After the initial report, the process is iterative. You can ask for comment text for any specific item and get something ready to post. When you're done, you ask for the final verdict message. That message is scoped to exactly what you acted on. If you commented on two items, it says so. It doesn't imply you addressed four.
That last rule is about honesty in the review process as much as anything else. A reviewer who posts an approval saying "see my comments" when they only left one nit is creating a false impression. The skill doesn't let you do that by accident.
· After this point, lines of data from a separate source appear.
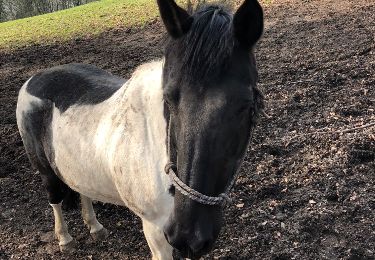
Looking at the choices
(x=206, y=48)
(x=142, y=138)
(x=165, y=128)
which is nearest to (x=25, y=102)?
(x=142, y=138)

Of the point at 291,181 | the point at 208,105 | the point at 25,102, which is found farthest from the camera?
the point at 291,181

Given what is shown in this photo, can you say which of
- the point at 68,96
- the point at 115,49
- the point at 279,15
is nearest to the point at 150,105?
the point at 68,96

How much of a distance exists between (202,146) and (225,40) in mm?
498

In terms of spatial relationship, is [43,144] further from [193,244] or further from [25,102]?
[193,244]

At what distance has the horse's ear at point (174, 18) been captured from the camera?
212 centimetres

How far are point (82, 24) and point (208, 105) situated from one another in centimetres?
1286

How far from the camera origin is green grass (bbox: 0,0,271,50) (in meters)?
12.5

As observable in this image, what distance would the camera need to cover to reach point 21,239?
4156 millimetres

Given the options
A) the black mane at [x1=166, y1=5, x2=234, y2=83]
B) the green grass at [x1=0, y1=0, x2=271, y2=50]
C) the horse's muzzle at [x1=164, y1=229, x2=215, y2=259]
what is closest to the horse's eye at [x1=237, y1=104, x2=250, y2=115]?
the black mane at [x1=166, y1=5, x2=234, y2=83]

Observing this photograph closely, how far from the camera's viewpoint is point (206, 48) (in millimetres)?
1973

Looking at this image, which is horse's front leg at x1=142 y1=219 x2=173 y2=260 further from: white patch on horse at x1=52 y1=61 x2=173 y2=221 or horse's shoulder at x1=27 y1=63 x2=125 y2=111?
horse's shoulder at x1=27 y1=63 x2=125 y2=111

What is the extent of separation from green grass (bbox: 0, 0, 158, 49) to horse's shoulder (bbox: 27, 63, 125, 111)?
8673 millimetres

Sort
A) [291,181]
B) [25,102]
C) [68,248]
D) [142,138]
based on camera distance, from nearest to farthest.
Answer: [142,138] → [25,102] → [68,248] → [291,181]

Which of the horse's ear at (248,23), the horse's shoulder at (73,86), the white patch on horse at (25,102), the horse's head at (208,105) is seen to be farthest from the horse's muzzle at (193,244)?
the white patch on horse at (25,102)
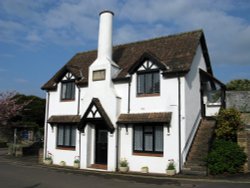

You Still Have to Read the Code
None of this replaces a human review. That needs to be said plainly.
The skill structures the process, surfaces things you might miss, and does the work of tracking what was said and by whom. What it doesn't do is understand what you're looking at. It doesn't know the history of a function, why a particular pattern exists in this codebase, or whether a change that looks correct is actually solving the right problem.
You still read the diff. You still form your own understanding of what changed and why. The skill makes that faster and harder to shortcut — the structured output gives you a starting point, and the path-spec map means you're not hunting for context from scratch. But skipping the read and trusting the report is exactly the mistake the skill was designed to prevent in the first place.
There's also a feedback loop worth using. When the skill misses something a human catches, you can add it as a learned check. It gets filed under the relevant analysis group and applied on every future review. The skill gets more useful the more real PRs run through it.
That's the version of AI-assisted review worth building toward. One where the human reviewer's judgment compounds over time rather than atrophies.